The council draft gives a preview of potential conflicts between the components of Horizon Europe. Once the parliament reaches agreement with the council and the commission, the money for Horizon Europe will have to be divided between public-private partnerships, basic research at the European Research Council (ERC), and the new research missions.
According to the draft agreement, the budget of the European Research Council will be €135 million less than the commission’s proposal in June.
The prestigious academic exchange and research funding programme Marie Skłodowska-Curie Actions will receive €55 million less, while the budget for research infrastructures will be cut by €19 million.
The health and the culture research clusters in Horizon Europe will see their funding squeezed by €62 million and €22 million respectively. The digital and climate clusters budgets will both be cut by €121 million.
Cuts were applied to the European Innovation Council (€81 million), the European Institute of Innovation and Technology (€25 million), and the widening and reforms programme was cut by a total of €17 million.

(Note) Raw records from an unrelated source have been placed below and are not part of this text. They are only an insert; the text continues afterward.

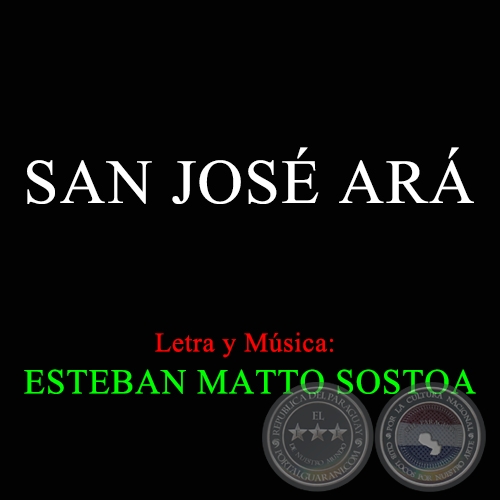 SAN JOSÉ ARÁ - Letra y Música de ESTEBAN MATTO SOSTOA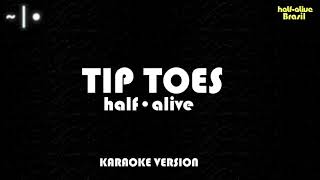 half•alive  tip toes Karaoke Version [upl. by Atisusej14]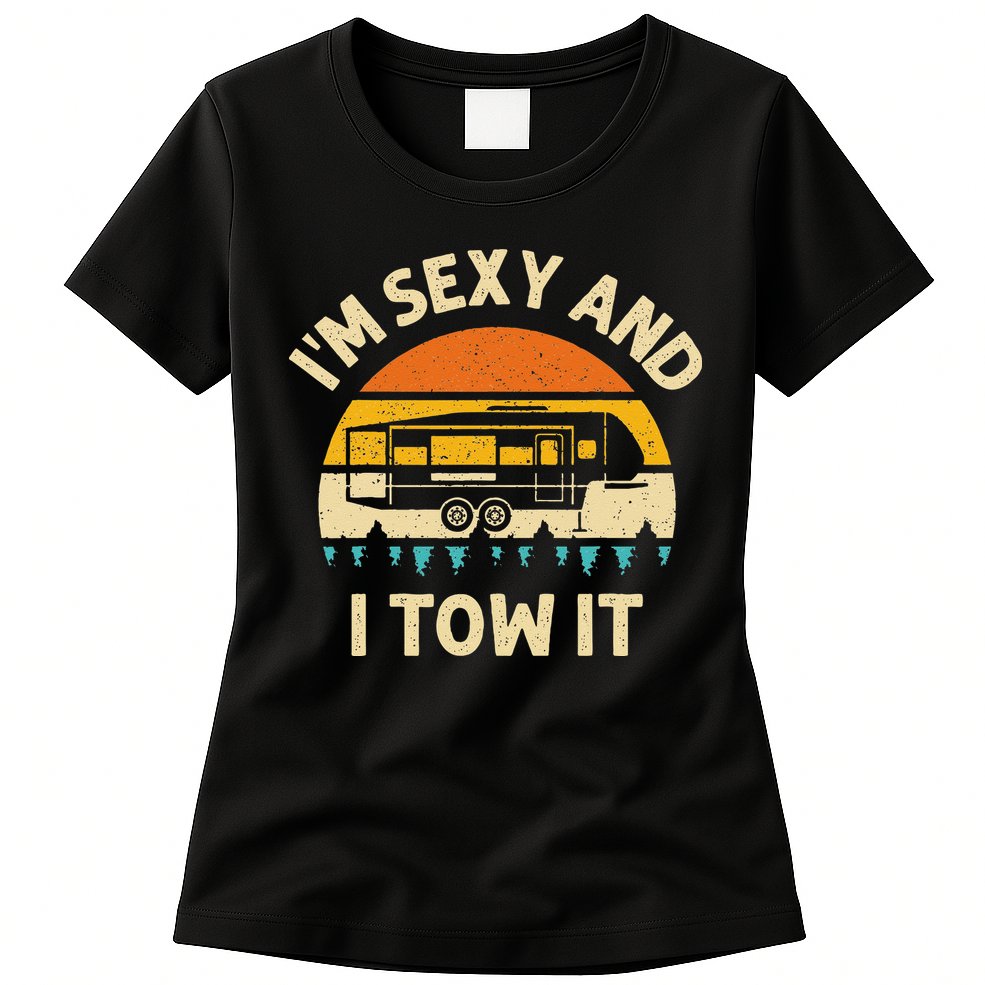 Im Sexy And I Tow It Camper RV Womens T-Shirt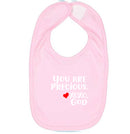 Baby Bib - You are precious.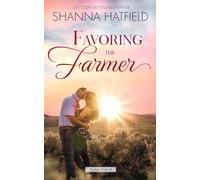 Favoring the Farmer: A Small-Town Clean Romance: 8 (Summer Creek)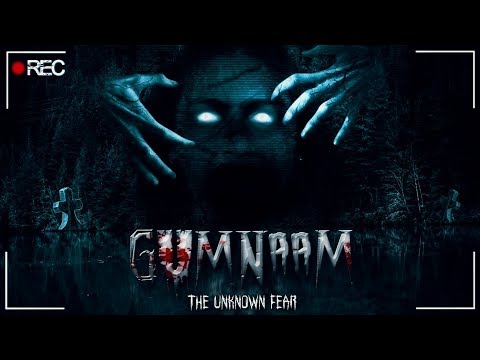 GUMNAAM  - THE UNKNOWN FEAR - LATEST HORROR MOVIE 2017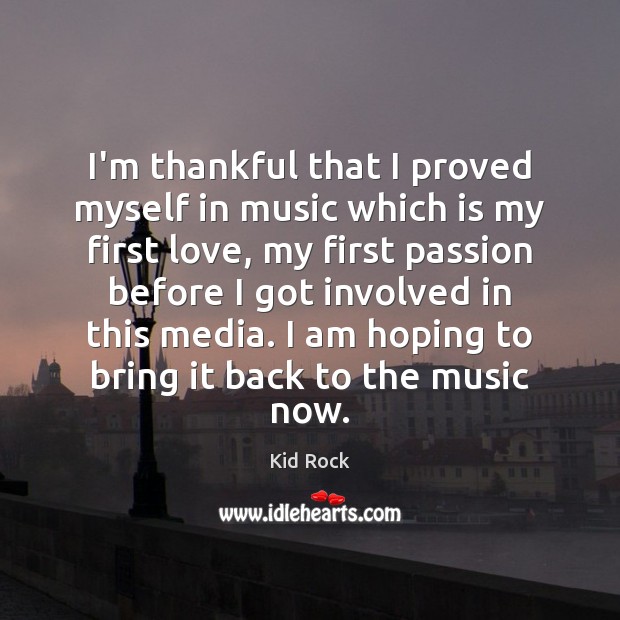 I’m thankful that I proved myself in music which is my first Kid Rock Picture Quote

Budgets for nuclear research and the International Thermonuclear Experimental Reactor (ITER) remain unchanged.
The parliament has threatened multiple times that it will veto the entire budget for 2021-2027 if more resources are not allocated to research and innovation.
Speaking at a Science|Business conference on Tuesday, Jean-Eric Paquet, the commission’s director general for research said the most significant challenge in the next months will be to reach agreement on a fair division of the slimmed-down budget. “Finding areas to reduce is going to be rather challenging,” he said.